[Entries from a dataset]
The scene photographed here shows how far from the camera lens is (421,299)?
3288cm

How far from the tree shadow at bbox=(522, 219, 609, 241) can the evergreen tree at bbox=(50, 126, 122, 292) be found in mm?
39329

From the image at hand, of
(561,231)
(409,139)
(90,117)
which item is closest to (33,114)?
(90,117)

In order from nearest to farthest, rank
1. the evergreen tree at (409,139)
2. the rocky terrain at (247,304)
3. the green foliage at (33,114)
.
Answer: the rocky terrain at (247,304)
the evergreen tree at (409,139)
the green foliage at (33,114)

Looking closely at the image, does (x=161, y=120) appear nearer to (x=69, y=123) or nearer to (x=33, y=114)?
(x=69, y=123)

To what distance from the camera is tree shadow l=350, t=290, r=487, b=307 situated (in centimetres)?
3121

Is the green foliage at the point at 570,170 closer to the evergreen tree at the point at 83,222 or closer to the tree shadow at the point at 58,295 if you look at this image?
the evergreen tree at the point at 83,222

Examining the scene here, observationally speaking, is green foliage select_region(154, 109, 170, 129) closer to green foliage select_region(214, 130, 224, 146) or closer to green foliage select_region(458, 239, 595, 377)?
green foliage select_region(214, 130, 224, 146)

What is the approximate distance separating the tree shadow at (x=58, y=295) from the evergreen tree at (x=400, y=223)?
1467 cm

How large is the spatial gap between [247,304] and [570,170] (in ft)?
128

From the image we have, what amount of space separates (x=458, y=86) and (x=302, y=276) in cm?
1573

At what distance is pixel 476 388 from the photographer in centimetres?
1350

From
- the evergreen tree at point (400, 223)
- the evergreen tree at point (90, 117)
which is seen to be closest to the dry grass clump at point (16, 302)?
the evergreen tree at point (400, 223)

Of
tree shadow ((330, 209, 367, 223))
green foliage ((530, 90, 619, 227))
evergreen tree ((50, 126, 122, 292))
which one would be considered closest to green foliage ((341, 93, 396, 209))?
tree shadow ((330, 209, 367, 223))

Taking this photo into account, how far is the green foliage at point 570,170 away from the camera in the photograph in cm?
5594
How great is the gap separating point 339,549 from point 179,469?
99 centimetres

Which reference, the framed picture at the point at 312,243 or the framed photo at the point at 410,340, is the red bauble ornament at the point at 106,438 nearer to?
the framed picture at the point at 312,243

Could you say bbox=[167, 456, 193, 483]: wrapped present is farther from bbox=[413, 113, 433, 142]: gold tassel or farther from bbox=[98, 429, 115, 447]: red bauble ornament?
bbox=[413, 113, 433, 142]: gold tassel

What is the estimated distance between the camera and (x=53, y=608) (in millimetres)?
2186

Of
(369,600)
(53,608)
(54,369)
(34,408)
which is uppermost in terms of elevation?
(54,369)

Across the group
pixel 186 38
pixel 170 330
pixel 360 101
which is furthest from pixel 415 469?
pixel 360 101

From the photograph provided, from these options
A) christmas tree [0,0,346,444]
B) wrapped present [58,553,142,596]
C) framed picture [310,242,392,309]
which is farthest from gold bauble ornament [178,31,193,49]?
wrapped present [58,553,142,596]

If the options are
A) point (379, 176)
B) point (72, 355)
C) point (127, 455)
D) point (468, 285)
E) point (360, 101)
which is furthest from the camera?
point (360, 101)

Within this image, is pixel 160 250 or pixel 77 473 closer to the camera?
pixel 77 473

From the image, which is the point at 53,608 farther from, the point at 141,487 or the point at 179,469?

What needs to be done.
Set down exactly what runs from the line with "What is the estimated" to the last line of the data above, including both of those lines and no others.

Written response.
What is the estimated distance between the camera and (x=53, y=608) (in millimetres)?
2186

Of
(369,600)
(53,608)
(54,369)
(34,408)
which is uppermost in terms of elevation?
(54,369)

Across the group
pixel 186 38
pixel 170 330
pixel 360 101
which is furthest from pixel 415 469?
pixel 360 101

From the photograph provided, from these options
A) christmas tree [0,0,346,444]
B) wrapped present [58,553,142,596]
C) framed picture [310,242,392,309]
which is farthest from gold bauble ornament [178,31,193,49]?
wrapped present [58,553,142,596]

If the options are
A) point (379, 176)
B) point (72, 355)
C) point (127, 455)
D) point (468, 285)
E) point (360, 101)
which is furthest from the camera?
point (360, 101)

Within this image, is pixel 160 250 or pixel 77 473 closer to the camera?
pixel 77 473

From the image, which is the point at 53,608 farther from, the point at 141,487 or the point at 179,469?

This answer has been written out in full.